Here's what I'm trying to do: I have a documents index. Each document is akin to the following:
{
"id": "DOC1",
"title": "Quiz no. 1",
"questions": [
{
"question": "Who was the first person to walk on the Moon?",
"choices": [
{ "answer": "Michael Jackson", "correct": false },
{ "answer": "Neil Armstrong", "correct": true }
]
},
{
"question": "Who wrote the Macbeth?",
"choices": [
{ "answer": "William Shakespeare", "correct": true },
{ "answer": "Dante Alighieri", "correct": false },
{ "answer": "Arthur Conan Doyle", "correct": false }
]
}
]
}
I am trying to understand if there is a magic combination of reindex, pipelines and processors that can allow me to automatically build a questions index. Here's an example of what that index would look like:
[
{
"question_id": "<randomly-generated-value-1>",
"document_id": "DOC1",
"question": "Who was the first person to walk on the Moon?",
"choices": [
{ "answer": "Michael Jackson", "correct": false },
{ "answer": "Neil Armstrong", "correct": true }
]
},
{
"question_id": "<randomly-generated-value-2>",
"document_id": "DOC1",
"question": "Who wrote the Macbeth?",
"choices": [
{ "answer": "William Shakespeare", "correct": true },
{ "answer": "Dante Alighieri", "correct": false },
{ "answer": "Arthur Conan Doyle", "correct": false }
]
}
]
In the Elasticsearch documentation, it's mentioned you can perform a REINDEX using a specific pipeline. Looking up the simulate pipeline docs, I'm trying a few processors, including the foreach one, but I can't understand if the resulting documents from the pipeline are still 1:1 to the original index or 1 source document can generate multiple destination documents (which is what I need).

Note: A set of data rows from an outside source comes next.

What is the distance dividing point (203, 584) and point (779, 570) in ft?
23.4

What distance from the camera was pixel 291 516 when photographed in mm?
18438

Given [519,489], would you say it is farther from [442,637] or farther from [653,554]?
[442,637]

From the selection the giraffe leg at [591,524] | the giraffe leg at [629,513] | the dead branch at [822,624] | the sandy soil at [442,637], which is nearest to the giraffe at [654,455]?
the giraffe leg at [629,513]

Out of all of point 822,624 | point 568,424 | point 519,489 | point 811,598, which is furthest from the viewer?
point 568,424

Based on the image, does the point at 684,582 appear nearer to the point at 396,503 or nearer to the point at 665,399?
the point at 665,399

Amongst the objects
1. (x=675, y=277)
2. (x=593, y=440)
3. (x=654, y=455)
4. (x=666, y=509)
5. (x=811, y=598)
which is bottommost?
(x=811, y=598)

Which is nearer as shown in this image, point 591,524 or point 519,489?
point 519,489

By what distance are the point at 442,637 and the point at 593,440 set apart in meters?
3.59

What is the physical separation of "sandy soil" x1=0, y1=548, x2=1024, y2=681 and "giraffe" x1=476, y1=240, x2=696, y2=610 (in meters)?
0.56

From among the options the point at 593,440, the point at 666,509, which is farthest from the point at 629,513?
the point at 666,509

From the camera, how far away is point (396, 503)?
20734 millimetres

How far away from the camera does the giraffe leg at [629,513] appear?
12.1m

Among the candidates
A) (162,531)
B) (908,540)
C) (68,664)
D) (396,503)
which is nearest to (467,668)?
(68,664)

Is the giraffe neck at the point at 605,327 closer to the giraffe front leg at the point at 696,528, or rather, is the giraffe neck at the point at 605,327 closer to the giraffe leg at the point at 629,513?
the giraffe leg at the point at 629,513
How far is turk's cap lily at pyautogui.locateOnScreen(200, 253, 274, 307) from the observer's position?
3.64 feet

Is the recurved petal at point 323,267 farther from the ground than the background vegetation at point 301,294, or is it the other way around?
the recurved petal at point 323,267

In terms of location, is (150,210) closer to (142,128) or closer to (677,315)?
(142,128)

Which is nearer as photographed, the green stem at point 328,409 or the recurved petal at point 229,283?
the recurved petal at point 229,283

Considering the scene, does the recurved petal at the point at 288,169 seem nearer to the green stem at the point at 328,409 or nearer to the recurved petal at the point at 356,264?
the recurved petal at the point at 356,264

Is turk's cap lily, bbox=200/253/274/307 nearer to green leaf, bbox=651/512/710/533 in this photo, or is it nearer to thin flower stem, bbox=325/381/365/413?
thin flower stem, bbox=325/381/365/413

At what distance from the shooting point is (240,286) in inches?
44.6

Here's the simulated pipeline I'm trying:
{
"pipeline": {
"description": "Inverts the documents index into a questions index",
"processors": [
{
"rename": {
"field": "id",
"target_field": "document_id",
"ignore_missing": false
}
},
{
"foreach": {
"field": "questions",
"processor": {
"rename": {
"field": "_ingest._value.question",
"target_field": "question"
}
}
}
},
{
"foreach": {
"field": "questions",
"processor": {
"rename": {
"field": "_ingest._value.choices",
"target_field": "choices"
}
}
}
},
{
"remove": {
"field": "questions"
}
}
]
}
}
This is almost working. The problem with this approach is that there is only one resulting document that corresponds the first question. The second question is not present in the output of the simulated pipeline, hence my doubt whether a pipeline of processors can output multiple destination documents reading 1 source document, or we are forced to maintain a 1:1 relationship.